The while I talked, I knew my tears were silently streaming down my face much as I remembered Sarah’s tears.
“It was then that I began to suspect that something similar must be happening with Matthew and Rebecca. That silence, though, was picked up by all of us. It was like a long lasting virus that was suddenly there, and it made us live in fear and silence. We never talked about it among ourselves, and I just knew that it had to be the same with those other kids that were suddenly so quiet and moody. The counselors must have made sure that none would speak to their parents, or anyone else about what was being done to them.

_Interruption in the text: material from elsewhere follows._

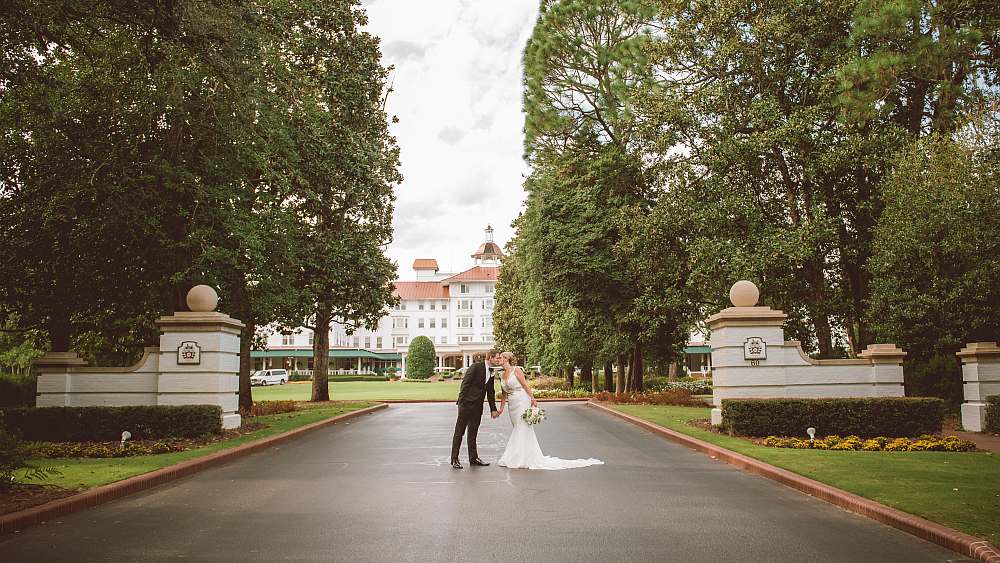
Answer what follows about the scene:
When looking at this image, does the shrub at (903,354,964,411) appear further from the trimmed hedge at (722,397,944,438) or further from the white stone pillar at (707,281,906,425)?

“To make things even worse was that our parents never suspected that anything was wrong. They’d always come in tired, and simply give us a quick kiss, and tell us how grateful they were to have those wonderful counselors that were looking after us. That was a huge part of the problem, and it added to the stress of all of us. Helplessness pervaded our being.
“About the time a year was up, Sarah broke. Her mental state became much as it would be forever. As far as I know, she isn’t better. Rebecca held up better than Sarah, but it took its heavy toll on her too, but it was Sarah’s state that led to things being revealed.
“We all left after whatever was said, and I do mean all. When we were back in our own home, Sarah still not better, she was taken to a psychiatrist after a doctor examined her. He had verified that she’d been sexually abused. Then we were all examined. Things became worse for Rebecca; I could only guess that she’d been abused too, but no one said anything to me, other than to ask if I had been bothered by any of the men even though a doctor had examined me already.
“It was much later that I learned more about what exactly had happened even after we returned home. In fact, since those days, it is as if my heart has feared to trust anyone. When we’d returned from the camp, and it finally came out, everyone began to look at us stranger than they had at our first returning. Oh, they’d wondered why we had come back, but when they somehow learned why, they really changed.
Ben Esra telefonda seni bosaltmami ister misin?